**Objetivo del ejercicio:**
Copia sin cambios la parte del texto sobre Lucia Berlin que va de "Pero Berlin solo ganó un" a "en el prólogo.", ambos incluidos.

**Fragmento proporcionado:**
# # # # #

No habría motivo para evadir hablar de la leyenda que es una mujer con escoliosis, criada en pueblos mineros de Chile y Arizona, cuyo primer cigarrillo fue encendido por un príncipe árabe. Daría, por supuesto, para una novela de seiscientas-ochocientas página que cualquier biógrafo entusiasta aceptaría, sabiendo que no es un reto menor. Hasta la fotografía de la solapa tiene el magnetismo del enigma, con ese cigarro que seguro nunca apagó desde la adolescencia y su mirada de actriz. Pero hay un motivo para no hablar de esto: los cuarenta y tres relatos recogidos en Manual para mujeres de limpieza(Alfaguara, 2016), que de repente mostraron una cuentista genial, genial y olvidada. 

Siempre he querido mantener cierta ingenuidad literaria respecto a que la palestra de los grandes autores sea un olimpo al que se llega por derecho propio. Es cuestión de agregarle algo de sentido común a esa ingenuidad para saber que no siempre los Premios Nobel —o de ningún tipo— son merecidos y que muchas superventas son caprichosas. He querido pensar que por lo menos los autores buenos reciben aunque sea cierto reconocimiento: ventas apenas sanas en editoriales independientes, notoriedad en los círculos más íntimos de las letras, el acogimiento de academias. 

Pero Berlin solo ganó un premio notorio (y un par que no lo fueron) hacia el final de su carrera, uno que no la salvó del anonimato a pesar de escribir con una contundencia mayor.  

No hay razón de hablar de su vida, como ya expresé, porque estos relatos lo hacen de forma soberbia. Su verdadero logro fue no caer en las trampas que puede tender la autoficción (el patetismo banal, la anécdota suelta, la superficialidad), sino que tratan estas crónicas de un sufrimiento esperanzado como literatura cruda. Sin olvidar el realismo flaubertiano que menciona Lydia Davis en el prólogo.  

Enrique Redel, editor de Impedimenta, asegura que Berlin tiene mucho que ver con el fenómeno de autores como Knausgard. Estos personajes (que de coincidencia se llaman igual que su autor) se enfrentan a si mismos de una forma descarnada. Muestran sus defectos humanos con todo y arterias, pero su intensidad emocional reside en el hecho de que no enfrentan tragedias, grandes desastres, sino el terrible obstáculo de sobrevivir a lo cotidiano.   

La Lucia Berlin de los relatos es, muchas veces, un espléndido testigo de las circunstancias. Ve, comenta y coloca bajo un lente a veces sarcástico y, otras, compasivo. Lo primero lo vemos en frases tan rotundas como “tenía también unos cortes en carne viva en las muñecas, como los suicidas estúpidos” y lo segundo en un relato como Triste idiota.  

Y esto funciona para que sirva como narradora tanto para escenas viscerales como arrancarle los dientes a su abuelo o los Apuntes de la sala de Urgencias, 1977, como en la cavilación reposada de Macadán. Poco escritores pueden manejar esas historias de hospital, de rehabilitación, de una hermana muriendo lentamente, de memorias familiares y traumas de la infancia saliendo tan airosos.   

Pronto saldrá Una tarde en el paraíso, que recogerá los relatos que no entraron en esta antología.

# # # # #

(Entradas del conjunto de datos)
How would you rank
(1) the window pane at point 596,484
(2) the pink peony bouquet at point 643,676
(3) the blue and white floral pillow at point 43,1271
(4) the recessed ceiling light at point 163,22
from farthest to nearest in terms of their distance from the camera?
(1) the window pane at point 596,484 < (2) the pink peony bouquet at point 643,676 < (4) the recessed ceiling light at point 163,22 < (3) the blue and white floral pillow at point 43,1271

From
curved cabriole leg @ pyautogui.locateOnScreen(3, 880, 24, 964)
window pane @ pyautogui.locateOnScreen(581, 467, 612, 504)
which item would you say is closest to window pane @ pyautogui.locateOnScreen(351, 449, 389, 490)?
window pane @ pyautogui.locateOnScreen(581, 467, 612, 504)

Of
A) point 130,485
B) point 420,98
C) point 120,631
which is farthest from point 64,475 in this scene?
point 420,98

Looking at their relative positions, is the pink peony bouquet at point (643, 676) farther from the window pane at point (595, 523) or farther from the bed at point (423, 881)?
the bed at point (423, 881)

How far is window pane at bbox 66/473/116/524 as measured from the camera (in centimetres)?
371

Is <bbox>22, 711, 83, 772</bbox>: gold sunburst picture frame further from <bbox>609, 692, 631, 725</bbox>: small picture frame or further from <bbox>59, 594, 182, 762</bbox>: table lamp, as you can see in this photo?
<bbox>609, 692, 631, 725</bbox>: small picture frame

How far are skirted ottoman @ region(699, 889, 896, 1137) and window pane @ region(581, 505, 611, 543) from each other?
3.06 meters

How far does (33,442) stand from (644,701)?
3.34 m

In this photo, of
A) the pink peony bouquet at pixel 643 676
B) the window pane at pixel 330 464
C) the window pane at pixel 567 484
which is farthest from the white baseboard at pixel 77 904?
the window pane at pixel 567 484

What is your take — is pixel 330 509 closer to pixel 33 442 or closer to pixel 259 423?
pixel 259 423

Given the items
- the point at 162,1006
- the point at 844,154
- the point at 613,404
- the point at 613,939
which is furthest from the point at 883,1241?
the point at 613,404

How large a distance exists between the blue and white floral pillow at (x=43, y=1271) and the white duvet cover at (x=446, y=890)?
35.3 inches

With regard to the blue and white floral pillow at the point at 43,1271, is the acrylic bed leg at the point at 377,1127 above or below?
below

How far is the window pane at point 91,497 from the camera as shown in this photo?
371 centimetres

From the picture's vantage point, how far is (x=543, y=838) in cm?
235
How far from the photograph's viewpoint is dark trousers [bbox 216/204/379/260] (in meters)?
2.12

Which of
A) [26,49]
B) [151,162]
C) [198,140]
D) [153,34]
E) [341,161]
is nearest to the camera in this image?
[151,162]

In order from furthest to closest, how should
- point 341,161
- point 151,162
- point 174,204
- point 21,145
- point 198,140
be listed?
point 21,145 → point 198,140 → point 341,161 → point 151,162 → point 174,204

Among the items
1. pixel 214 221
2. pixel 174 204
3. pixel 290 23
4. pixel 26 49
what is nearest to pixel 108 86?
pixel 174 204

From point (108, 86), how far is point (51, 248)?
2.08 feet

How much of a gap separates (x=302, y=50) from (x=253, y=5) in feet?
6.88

# # # # #

**Sección de respuestas:**
Pero Berlin solo ganó un premio notorio (y un par que no lo fueron) hacia el final de su carrera, uno que no la salvó del anonimato a pesar de escribir con una contundencia mayor.  

No hay razón de hablar de su vida, como ya expresé, porque estos relatos lo hacen de forma soberbia. Su verdadero logro fue no caer en las trampas que puede tender la autoficción (el patetismo banal, la anécdota suelta, la superficialidad), sino que tratan estas crónicas de un sufrimiento esperanzado como literatura cruda. Sin olvidar el realismo flaubertiano que menciona Lydia Davis en el prólogo.